_ACTION ITEM_
Could you carry on the note about the IPv6 atomic-fragment attack, picking up right after its last line?
** DOCUMENT SECTION follows **
So now a receiver is forced to process an atomic datagram even if there are
overlapping fragments already there on the fragmentation queue.

NEW ATTACK VECTOR
---------------------------------
T"0   A to B:    v6-dgram --->

T"1  E to A:    ICMPv6 Too Big (MTU<1280)

T"2  A to B:     switch to v6-atomic-fragment, ID=X, Offset=0
T"2a B:           deliver A's datagram to ULP

T"3  E to B:     blind-inserted overlapping v6-atomic-fragment, ID=X,
Offset=0
T"3a B:           deliver E's overlapping datagram to ULP

T"4:  B:           TCP attack mitigated by RFC 5722 looks possible again
[see Note 3].
** End of DOCUMENT SECTION **
** GIVEN ENTRIES follows **
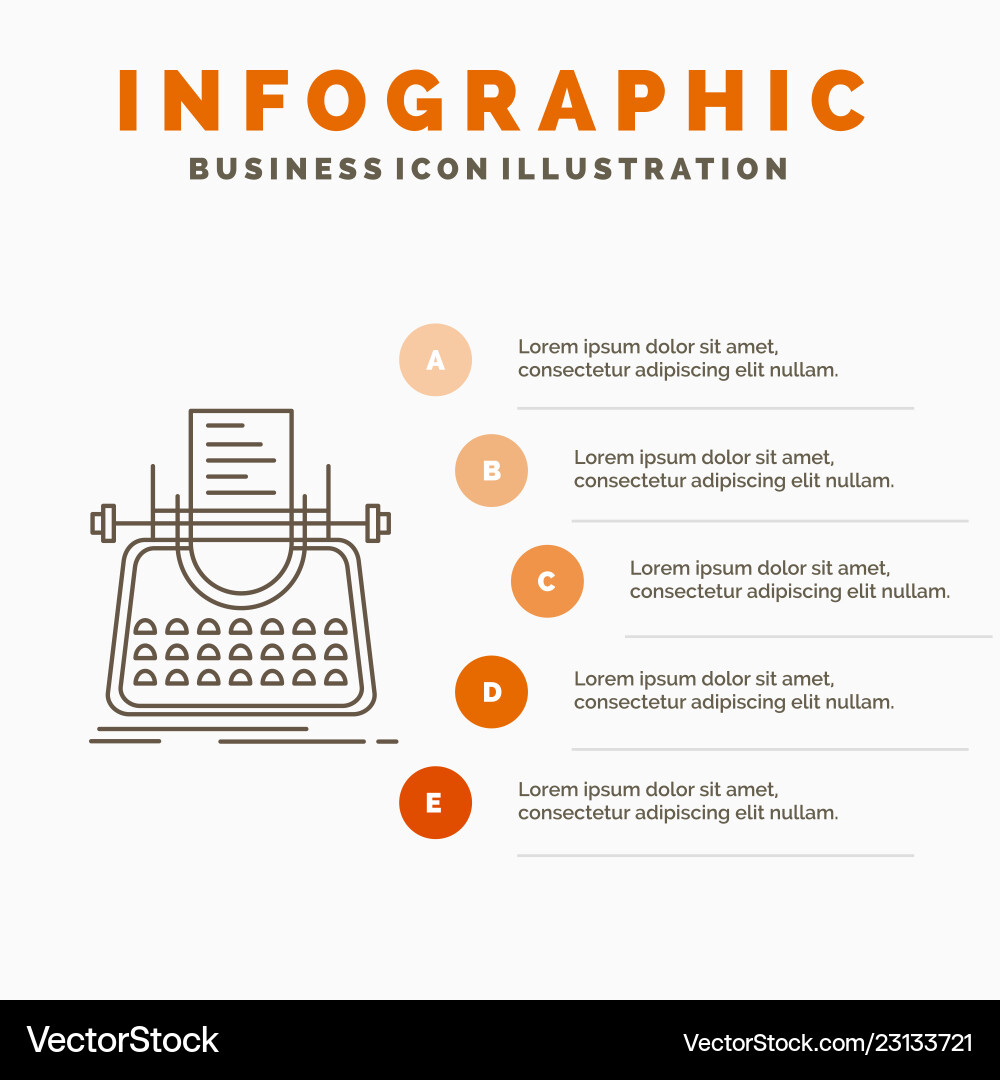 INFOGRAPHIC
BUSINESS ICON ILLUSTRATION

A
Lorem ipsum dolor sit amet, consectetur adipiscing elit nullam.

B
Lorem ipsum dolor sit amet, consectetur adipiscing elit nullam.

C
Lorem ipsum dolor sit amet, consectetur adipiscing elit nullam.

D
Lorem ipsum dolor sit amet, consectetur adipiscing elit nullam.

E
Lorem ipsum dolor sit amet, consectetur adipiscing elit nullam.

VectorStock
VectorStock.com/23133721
** End of GIVEN ENTRIES **
** GIVEN ENTRIES follows **
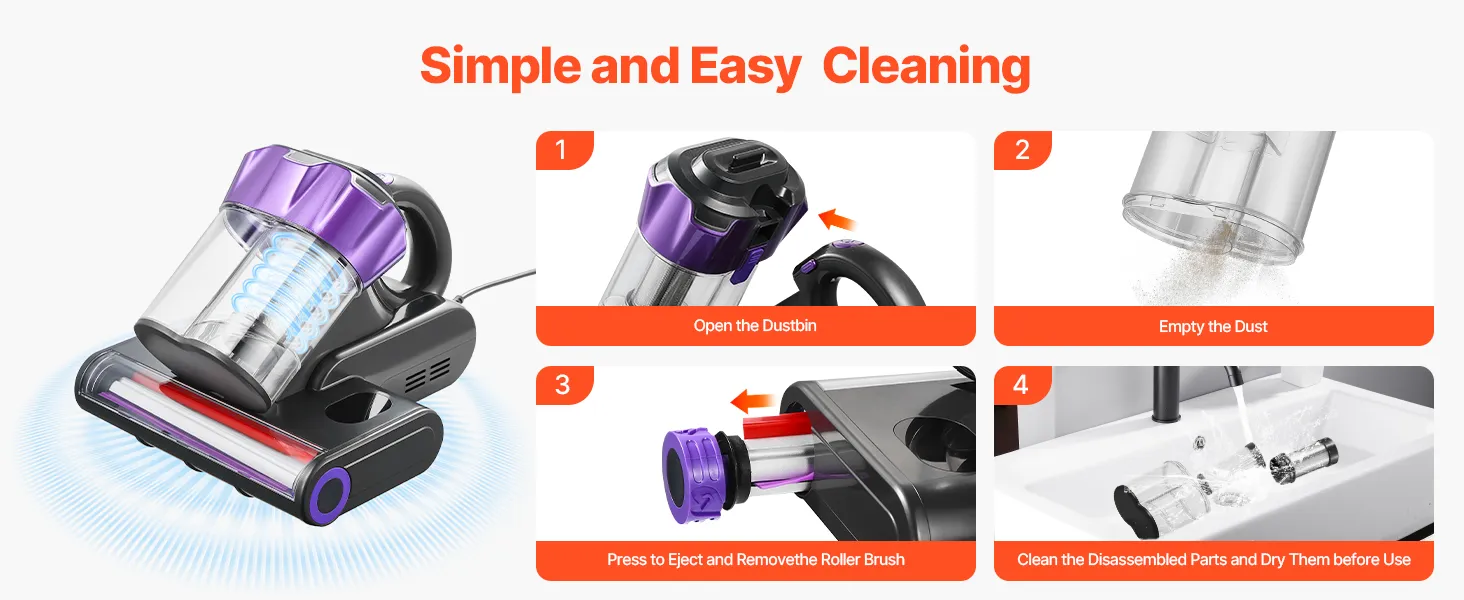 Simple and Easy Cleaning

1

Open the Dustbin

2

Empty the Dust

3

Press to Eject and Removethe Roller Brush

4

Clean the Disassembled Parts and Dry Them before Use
** End of GIVEN ENTRIES **
** GIVEN ENTRIES follows **
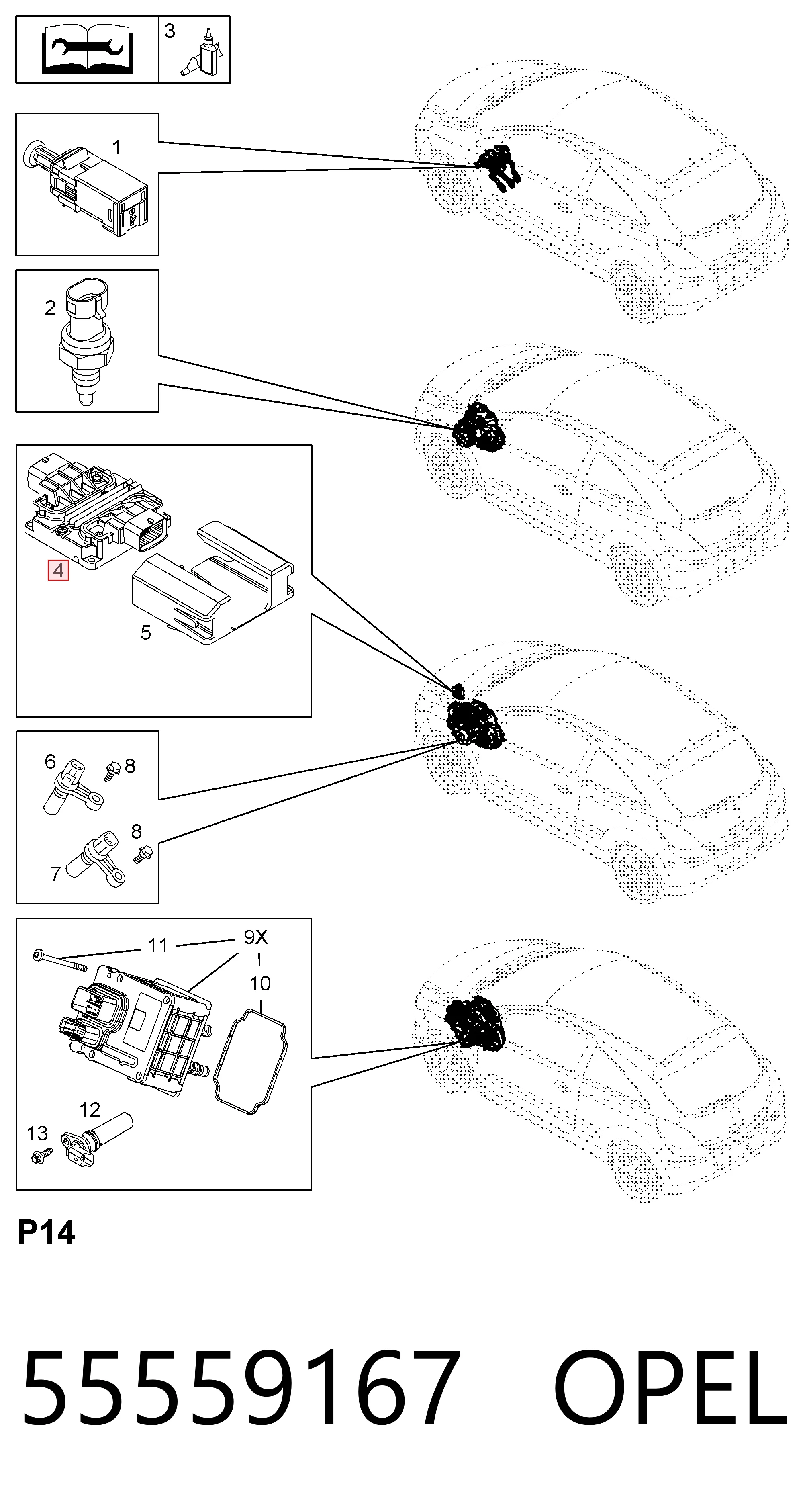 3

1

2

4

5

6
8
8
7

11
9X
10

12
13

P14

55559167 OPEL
** End of GIVEN ENTRIES **
_ANSWER TO THIS PROBLEM_
Conclusion
---------------
There's an interesting table in the draft showing which sending stacks can
be tricked into switching to v6-atomic-fragments and which receiving ones
can be tricked into dropping them due to fragment overlap.  Another way of
looking at this table is that a lot of stacks need to be less predictable
and more suspicious of spoofing traffic.  The present draft is
pragmatic/empirical and is interested in fixing a problem that exists (it
can be brought on).  But I wonder if it would be better to embed the
discussion of atomic fragments and fragment overlap in a larger picture, a
collected set of best practices against spoofers (of ICMPv6, of IPv6
fragments or otherwise).  In the larger context, I agree that what's in
this draft has a part - on its own, not sure it stands.

Notes
---------
[1] (Digression) I'd love to call for a Law of Kludges that says that if
you are gatewaying two protocols, the one that is older should always be
the one that graciously accepts the kludges; I'm not deeply enough into
this all to understand why the gateway's IPv4 side needs the IPv6 side to
supply it with a Fragmentation header - why it couldn't create fragments
into IPv4 independent of the original IPv6?

[2] To a point problem...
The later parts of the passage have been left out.